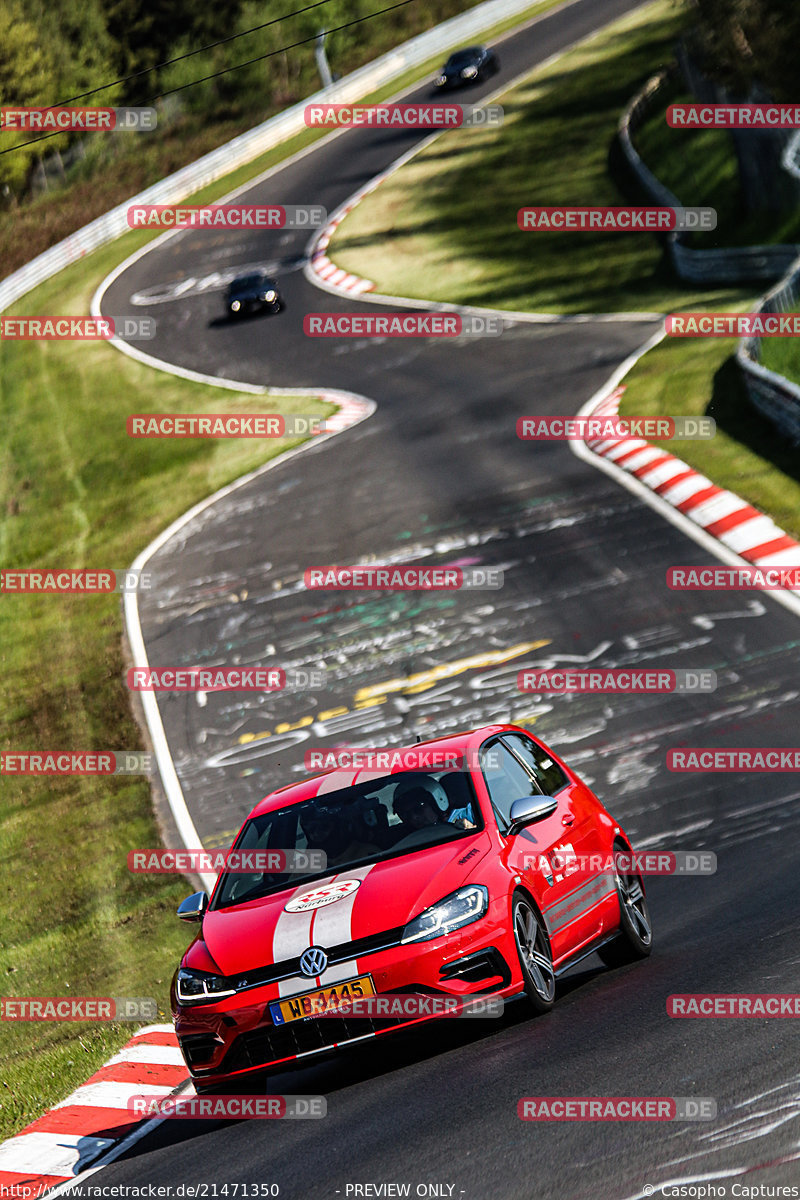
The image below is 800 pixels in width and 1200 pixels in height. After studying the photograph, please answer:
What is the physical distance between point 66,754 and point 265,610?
3609mm

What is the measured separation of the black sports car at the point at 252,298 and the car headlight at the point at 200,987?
33030 millimetres

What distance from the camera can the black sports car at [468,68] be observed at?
57.8 meters

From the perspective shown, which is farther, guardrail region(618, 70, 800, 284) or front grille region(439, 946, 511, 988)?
guardrail region(618, 70, 800, 284)

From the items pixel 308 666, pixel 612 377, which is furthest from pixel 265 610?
pixel 612 377

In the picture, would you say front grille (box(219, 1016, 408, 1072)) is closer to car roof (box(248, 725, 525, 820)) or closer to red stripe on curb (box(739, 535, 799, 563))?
car roof (box(248, 725, 525, 820))

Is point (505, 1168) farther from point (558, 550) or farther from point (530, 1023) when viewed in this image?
point (558, 550)

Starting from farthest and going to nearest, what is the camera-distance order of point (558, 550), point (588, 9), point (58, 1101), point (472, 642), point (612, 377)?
point (588, 9), point (612, 377), point (558, 550), point (472, 642), point (58, 1101)

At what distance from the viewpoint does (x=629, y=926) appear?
923cm

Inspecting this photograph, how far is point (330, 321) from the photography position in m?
37.7

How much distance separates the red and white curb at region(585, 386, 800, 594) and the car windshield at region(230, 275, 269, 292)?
58.8 ft

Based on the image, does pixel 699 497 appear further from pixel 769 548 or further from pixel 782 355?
pixel 782 355

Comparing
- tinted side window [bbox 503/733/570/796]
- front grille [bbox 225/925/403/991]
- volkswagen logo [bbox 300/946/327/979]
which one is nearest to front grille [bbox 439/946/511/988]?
front grille [bbox 225/925/403/991]

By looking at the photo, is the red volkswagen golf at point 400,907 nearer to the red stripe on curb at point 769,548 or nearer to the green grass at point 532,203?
the red stripe on curb at point 769,548

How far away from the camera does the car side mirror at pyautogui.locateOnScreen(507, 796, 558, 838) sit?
8.26 metres
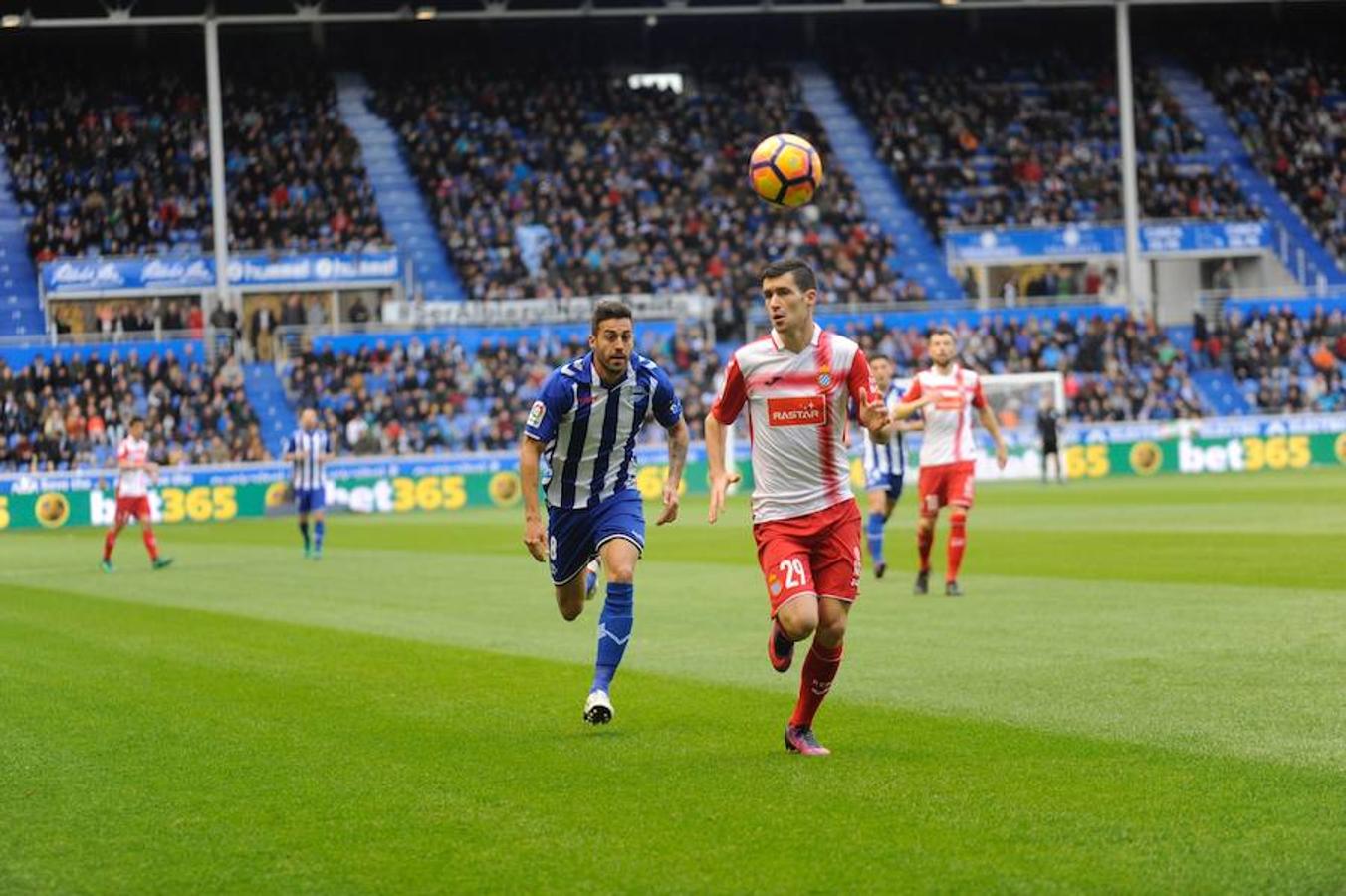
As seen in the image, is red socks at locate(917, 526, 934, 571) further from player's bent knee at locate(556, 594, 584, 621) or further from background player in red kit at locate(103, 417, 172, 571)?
background player in red kit at locate(103, 417, 172, 571)

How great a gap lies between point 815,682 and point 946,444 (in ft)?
30.6

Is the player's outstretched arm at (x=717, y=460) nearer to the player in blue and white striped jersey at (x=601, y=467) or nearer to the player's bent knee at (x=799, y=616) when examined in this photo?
the player's bent knee at (x=799, y=616)

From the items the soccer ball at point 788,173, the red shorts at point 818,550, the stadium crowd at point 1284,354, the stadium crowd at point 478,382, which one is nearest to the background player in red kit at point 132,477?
the stadium crowd at point 478,382

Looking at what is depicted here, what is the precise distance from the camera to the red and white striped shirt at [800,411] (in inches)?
370

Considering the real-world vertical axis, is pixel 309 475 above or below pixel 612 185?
below

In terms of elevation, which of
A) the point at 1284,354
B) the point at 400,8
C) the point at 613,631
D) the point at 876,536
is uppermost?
the point at 400,8

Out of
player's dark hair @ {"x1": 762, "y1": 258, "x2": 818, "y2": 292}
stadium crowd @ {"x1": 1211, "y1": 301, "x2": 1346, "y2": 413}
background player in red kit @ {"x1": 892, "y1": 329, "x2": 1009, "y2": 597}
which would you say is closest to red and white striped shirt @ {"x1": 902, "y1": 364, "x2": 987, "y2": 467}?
background player in red kit @ {"x1": 892, "y1": 329, "x2": 1009, "y2": 597}

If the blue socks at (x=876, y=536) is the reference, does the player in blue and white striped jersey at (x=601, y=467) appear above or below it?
above

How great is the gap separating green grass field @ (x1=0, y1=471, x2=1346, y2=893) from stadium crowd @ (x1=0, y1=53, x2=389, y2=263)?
33.8 m

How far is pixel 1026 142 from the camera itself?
5994cm

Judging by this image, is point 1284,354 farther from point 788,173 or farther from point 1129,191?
point 788,173

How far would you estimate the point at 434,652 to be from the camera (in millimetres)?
14594

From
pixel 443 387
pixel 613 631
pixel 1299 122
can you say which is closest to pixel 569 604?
pixel 613 631

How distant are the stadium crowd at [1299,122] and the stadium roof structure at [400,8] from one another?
18.8 feet
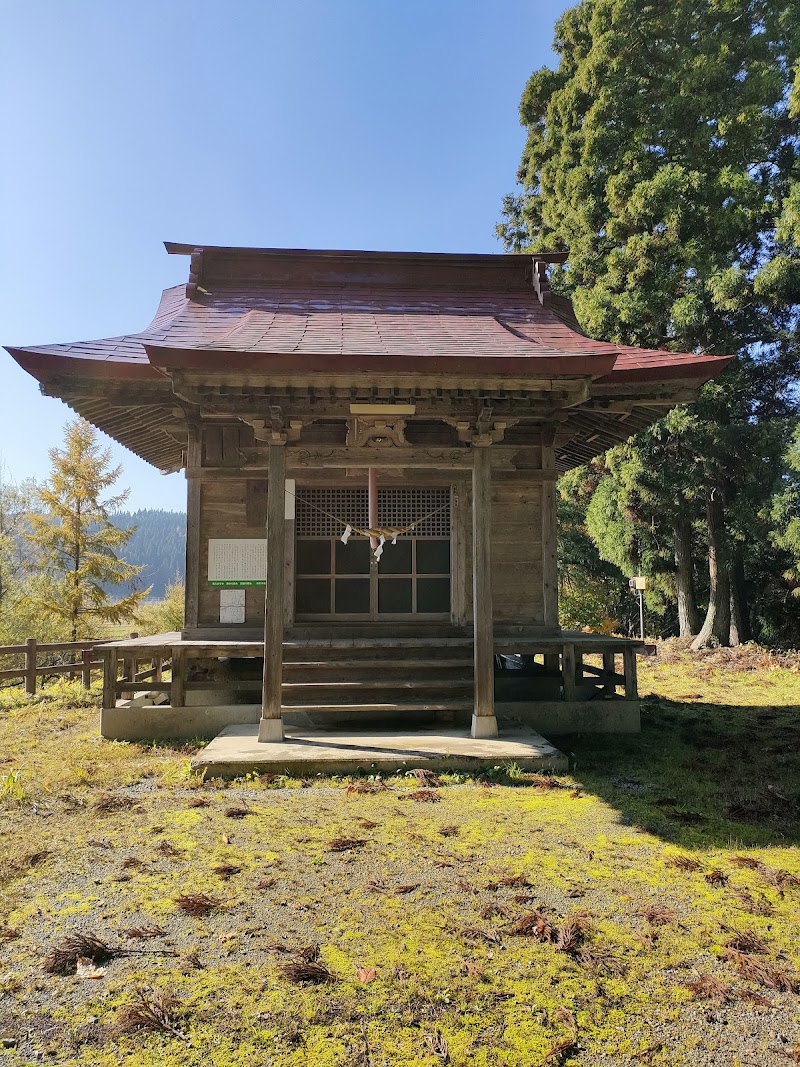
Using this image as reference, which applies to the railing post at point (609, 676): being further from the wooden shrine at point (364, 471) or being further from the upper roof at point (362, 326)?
the upper roof at point (362, 326)

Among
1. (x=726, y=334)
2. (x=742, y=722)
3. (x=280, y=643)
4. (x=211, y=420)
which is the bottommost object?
(x=742, y=722)

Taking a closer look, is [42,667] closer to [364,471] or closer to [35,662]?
[35,662]

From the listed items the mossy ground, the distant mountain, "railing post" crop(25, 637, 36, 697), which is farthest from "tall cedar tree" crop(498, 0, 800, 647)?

----

■ WRITTEN INSTRUCTION
Please convert all the data above into a numbered list with one line per entry, leaving out the blank lines and the pictures.

■ OUTPUT FOR THIS TASK
1. The image below is 800 pixels in width and 1200 pixels in height. After studying the photograph, please answer:
2. What is the physical distance between point 66,754 and point 265,610?
3. 3609mm
4. What is the measured separation of the black sports car at the point at 252,298 and the car headlight at the point at 200,987?
5. 33030 millimetres
6. What distance from the camera can the black sports car at [468,68] be observed at?
7. 57.8 meters
8. From the perspective shown, which is farther, guardrail region(618, 70, 800, 284) or front grille region(439, 946, 511, 988)?
9. guardrail region(618, 70, 800, 284)
10. From the items pixel 308 666, pixel 612 377, which is furthest from pixel 265 610?
11. pixel 612 377
12. In the picture, would you say front grille (box(219, 1016, 408, 1072)) is closer to car roof (box(248, 725, 525, 820)) or closer to red stripe on curb (box(739, 535, 799, 563))?
13. car roof (box(248, 725, 525, 820))
14. Is point (505, 1168) farther from point (558, 550) or farther from point (530, 1023) when viewed in this image?
15. point (558, 550)
16. Starting from farthest and going to nearest, what is the camera-distance order of point (558, 550), point (588, 9), point (58, 1101), point (472, 642), point (612, 377)?
17. point (588, 9), point (612, 377), point (558, 550), point (472, 642), point (58, 1101)
18. At what distance from the viewpoint does (x=629, y=926) appear?
19. 923cm
20. Inspecting this photograph, how far is point (330, 321) from the photography position in m?
21. 37.7
22. How much distance separates the red and white curb at region(585, 386, 800, 594) and the car windshield at region(230, 275, 269, 292)?
23. 58.8 ft
24. Based on the image, does pixel 699 497 appear further from pixel 769 548 or further from pixel 782 355?
25. pixel 782 355
26. Comparing
27. - tinted side window [bbox 503/733/570/796]
28. - front grille [bbox 225/925/403/991]
29. - volkswagen logo [bbox 300/946/327/979]
30. which one is nearest to front grille [bbox 439/946/511/988]?
31. front grille [bbox 225/925/403/991]
32. By looking at the photo, is the red volkswagen golf at point 400,907 nearer to the red stripe on curb at point 769,548 or nearer to the green grass at point 532,203?
33. the red stripe on curb at point 769,548
34. How far away from the camera does the car side mirror at pyautogui.locateOnScreen(507, 796, 558, 838) sit?
35. 8.26 metres
36. As seen in the image, is red socks at locate(917, 526, 934, 571) further from player's bent knee at locate(556, 594, 584, 621) or further from background player in red kit at locate(103, 417, 172, 571)?
37. background player in red kit at locate(103, 417, 172, 571)
38. How great a gap lies between point 815,682 and point 946,444 (in ft)?
39. 30.6
40. Is the player's outstretched arm at (x=717, y=460) nearer to the player in blue and white striped jersey at (x=601, y=467) or nearer to the player's bent knee at (x=799, y=616) when examined in this photo?
41. the player's bent knee at (x=799, y=616)
42. From the items the soccer ball at point 788,173, the red shorts at point 818,550, the stadium crowd at point 1284,354, the stadium crowd at point 478,382, which one is nearest to the background player in red kit at point 132,477?
43. the stadium crowd at point 478,382
44. Looking at what is depicted here, what is the precise distance from the camera to the red and white striped shirt at [800,411] (in inches)?
45. 370
46. Considering the real-world vertical axis, is pixel 309 475 above or below pixel 612 185?
47. below
48. In terms of elevation, which of
49. A) the point at 1284,354
50. B) the point at 400,8
51. C) the point at 613,631
52. D) the point at 876,536
53. is uppermost?
54. the point at 400,8
55. Out of
56. player's dark hair @ {"x1": 762, "y1": 258, "x2": 818, "y2": 292}
57. stadium crowd @ {"x1": 1211, "y1": 301, "x2": 1346, "y2": 413}
58. background player in red kit @ {"x1": 892, "y1": 329, "x2": 1009, "y2": 597}
59. which would you say is closest to red and white striped shirt @ {"x1": 902, "y1": 364, "x2": 987, "y2": 467}?
60. background player in red kit @ {"x1": 892, "y1": 329, "x2": 1009, "y2": 597}
61. If the blue socks at (x=876, y=536) is the reference, does the player in blue and white striped jersey at (x=601, y=467) appear above or below it?
62. above
63. How great is the gap separating green grass field @ (x1=0, y1=471, x2=1346, y2=893) from stadium crowd @ (x1=0, y1=53, x2=389, y2=263)?
64. 33.8 m
65. How far is pixel 1026 142 from the camera itself?
66. 5994cm
67. Judging by this image, is point 1284,354 farther from point 788,173 or farther from point 1129,191?
68. point 788,173
69. How far would you estimate the point at 434,652 to be from the camera (in millimetres)?
70. 14594
71. From
72. pixel 443 387
73. pixel 613 631
74. pixel 1299 122
75. can you say which is closest to pixel 569 604?
76. pixel 613 631
77. How distant are the stadium crowd at [1299,122] and the stadium roof structure at [400,8] from one another?
78. 18.8 feet
79. Using this image as reference, which applies to the railing post at point (609, 676): being further from the wooden shrine at point (364, 471) or being further from the upper roof at point (362, 326)?
80. the upper roof at point (362, 326)
81. Among
82. 1. (x=726, y=334)
83. 2. (x=742, y=722)
84. 3. (x=280, y=643)
85. 4. (x=211, y=420)
86. which is the bottommost object?
87. (x=742, y=722)
88. Taking a closer look, is [42,667] closer to [364,471] or closer to [35,662]?
89. [35,662]
90. From the listed items the mossy ground, the distant mountain, "railing post" crop(25, 637, 36, 697), which is farthest from "tall cedar tree" crop(498, 0, 800, 647)?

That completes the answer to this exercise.